Two-thirds of Spain has received considerably less rain during the last three years than it normally does.
“It’s a ruinous situation,” said Jose Ramon Gonzalez, a small rancher in Spain’s normally rainy northwestern region of Galicia.
Due to the scarcity of grass, Gonzalez was forced to spend thousands of euros to buy fodder for his cattle in July, four months earlier than normal.
“There are rivers, springs, which neither I, at the age of 45, nor my parents, nor my grandparents, have seen dry which have dried up,” he said.
About 1.38 million hectares (3.4 million acres) of grains, sunflowers and olive trees have been affected by drought or frost in Spain as of the end of October, according to Spanish farming insurance agency Agroseguro.
It has dished out more than 200 million euros ($236 million) in compensation this year.
“You feel helpless like when you are sick, you can’t do anything. This sickness is called drought,” said Vicente Ortiz, a farmer and rancher in Spain’s central Castilla-La Mancha region, whose endless plain is depicted in “Don Quixote”, the famous work by Miguel de Cervantes.
Ortiz said his grain harvest has plunged 70 percent from last year and he expects to harvest half as many olives.
The situation is just as dire for farmers across the border in neighbouring Portugal.
“All crops are suffering from this lack of water in our region, from olives to grains and grapes,” said Fremelinda Carvalho, the president of the association of farmers on Portalegre in central Portugal.

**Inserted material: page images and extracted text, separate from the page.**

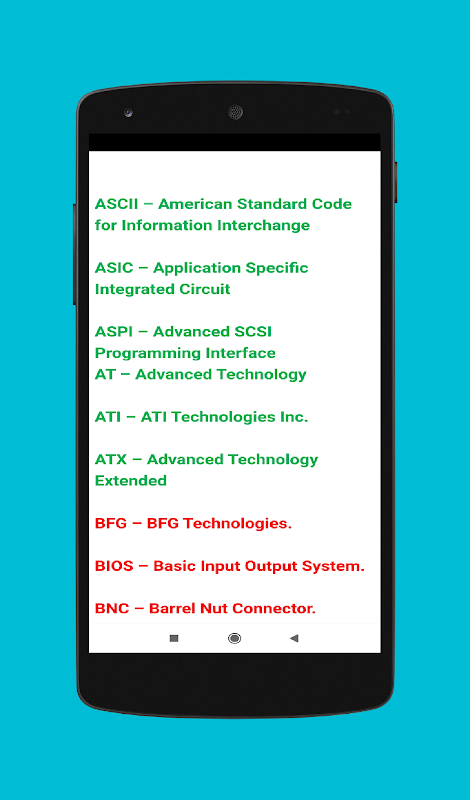 ASCII – American Standard Code for Information Interchange

ASIC – Application Specific Integrated Circuit

ASPI – Advanced SCSI Programming Interface
AT – Advanced Technology

ATI – ATI Technologies Inc.

ATX – Advanced Technology Extended

BFG – BFG Technologies.

BIOS – Basic Input Output System.

BNC – Barrel Nut Connector.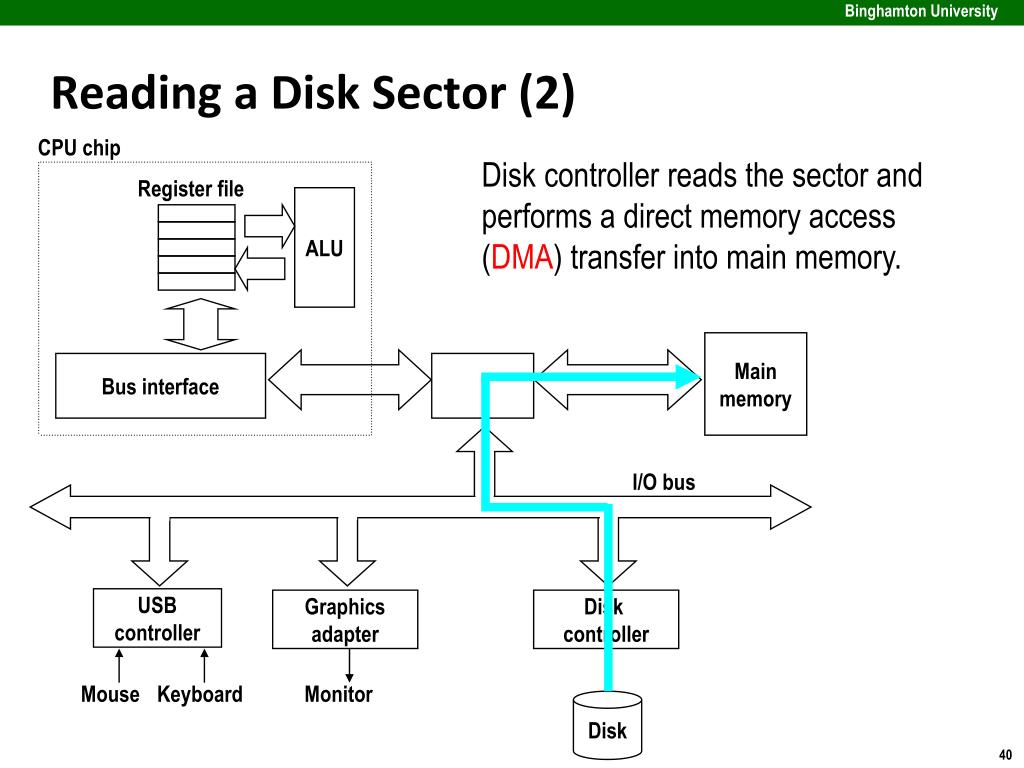 Binghamton University

Reading a Disk Sector (2)

CPU chip

Register file

ALU

Disk controller reads the sector and performs a direct memory access (DMA) transfer into main memory.

Bus interface

Main memory

I/O bus

USB controller

Graphics adapter

Disk controller

Mouse Keyboard

Monitor

Disk

40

The dry fields and forests have fuelled wildfires, which killed 109 people this year in Portugal and five in Galicia, many dying in their cars as they tried to flee the flames.
– Water conflicts –
Water reservoirs are at abnormally low levels.
In Portugal 28 of the country’s water reservoirs in October were at less than 40 percent of their storage capacity.
This weekend about a hundred fire trucks began transporting water from one dam in northern Portugal to another that is running dry and supplies water to Viseu, a city of around 100,000 residents.
In Spain the water reservoirs along the Tagus River, which empty into the Atlantic near Lisbon, were as of Monday at just 39.3 percent of their capacity.
The levels were even lower in the Douro River further north and the Segura River, which is used to irrigate crops in southeastern Spain.
Spain’s largest power company, Iberdrola, saw its hydroelectric power production plunge 58 percent during the first nine months of the year, compared to the same period last year, pushing up electricity prices.
The drought is also fuelling conflicts among regions over the use of water.
One source of tension is a massive aqueduct built in the 1960s during the Spanish dictatorship of Francisco Franco to siphon off water from the Tagus River to the smaller Segura River.
The Tagus River “can not support” this aqueduct, said Antonio Luengo, head of the agency that regulates water in Spain’s Castilla-La Mancha region.
The water diverted from the Tagus had been used to massively develop fruit and vegetable farms in southeastern Spain and now water from the Mediterranean must be desalinated to support these crops, he said.
– Climate risks –
Experts warn that droughts are likely to become more frequent and severe in the region.
“Spain has since 1980 shown signs of climate change, which have increased since 2000,” said Jorge Olcina, who heads the University of Alicante’s climate institute.
The country’s climate “tends to have more subtropical characteristics. Higher temperatures and rarer and more intense rains. So climate-related risks — heatwaves and rain and droughts and floods, will increase in the coming decades,” he added.
Spain has managed water “very badly”, said Julio Barea, spokesman for the Spanish branch of Greenpeace.
He cited as examples the use of water to irrigate trees that do not normally need much water, such as olive and almond trees, and the planting of water-intensive crops that are not suited to Spain’s Mediterranean climate.
Both governments have promised financial aid to farmers, who still anxiously wait for rain.
“We are constantly looking at the sky,” said Ortiz, the rancher in Castilla-La Mancha.